I've just been writing the programme notes for London Concord Singers concert on Thursday Dec 21st (at the Grosvenor Chapel). Besides the real music we are doing a selection of Christmas carols so I had to find something to say about them.
It was easy for Silent Night because the carol's history is so fascinating. Existing just on the cusp of awareness of intellectual copyright it was spread widely in manuscript owing to the carol's popularity and when first published was simply credited as a Tirol song. But an early copyright investigation in the 1850's enabled the composer's son to write a deposition which established his father as the writer of the music.
This sort of modern, created folk-song came to mind again last night when we singing carols at a hotel in central London as part of the entertainment for arriving guests. Naturally we used Carols for Choirs, books 1 and 2, the books that virtually every amateur choral singer possesses. We'd not rehearsed, because everyone knew the arrangements of the well known pieces, as they'd sung them so many times before. In fact, if you gather choral singers together to sing from carol word sheets most of them can sing the arrangements from memory. And David Willcocks's descants to Hark the Herald and other carols have effectively passed from being composed music into folk memory. Virtually every choral soprano knows them and can sing them from memory.
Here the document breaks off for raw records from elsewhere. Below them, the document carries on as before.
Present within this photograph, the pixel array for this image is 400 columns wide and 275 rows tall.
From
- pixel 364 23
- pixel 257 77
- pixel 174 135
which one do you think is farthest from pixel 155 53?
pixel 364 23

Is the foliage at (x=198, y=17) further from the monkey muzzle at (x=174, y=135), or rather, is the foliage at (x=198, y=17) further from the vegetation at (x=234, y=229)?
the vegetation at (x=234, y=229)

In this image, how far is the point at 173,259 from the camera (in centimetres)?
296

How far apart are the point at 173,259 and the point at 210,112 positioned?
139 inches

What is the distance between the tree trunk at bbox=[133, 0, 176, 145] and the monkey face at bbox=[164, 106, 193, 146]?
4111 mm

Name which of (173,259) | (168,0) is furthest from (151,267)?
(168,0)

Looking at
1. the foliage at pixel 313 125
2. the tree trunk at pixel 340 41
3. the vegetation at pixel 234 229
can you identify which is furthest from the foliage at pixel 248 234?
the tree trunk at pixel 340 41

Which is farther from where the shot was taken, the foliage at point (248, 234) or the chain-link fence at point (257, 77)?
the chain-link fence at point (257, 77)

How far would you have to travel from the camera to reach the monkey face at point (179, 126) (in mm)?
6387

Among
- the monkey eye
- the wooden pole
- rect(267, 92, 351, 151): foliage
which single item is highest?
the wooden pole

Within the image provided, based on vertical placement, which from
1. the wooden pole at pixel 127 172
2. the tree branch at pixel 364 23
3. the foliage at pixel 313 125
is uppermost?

This is one of the few modern occasions where the symbiosis between oral and written musical culture is still in existence. We know understand that the old folk music culture did not exist in vacuo but had a symbiotic relationship with the printed examples produced on broad sheets etc. This only broke down with the change in society in the late 19th century. But its nice to feel that aspects of this relationship continue in the use of those humble books Carols for Choirs.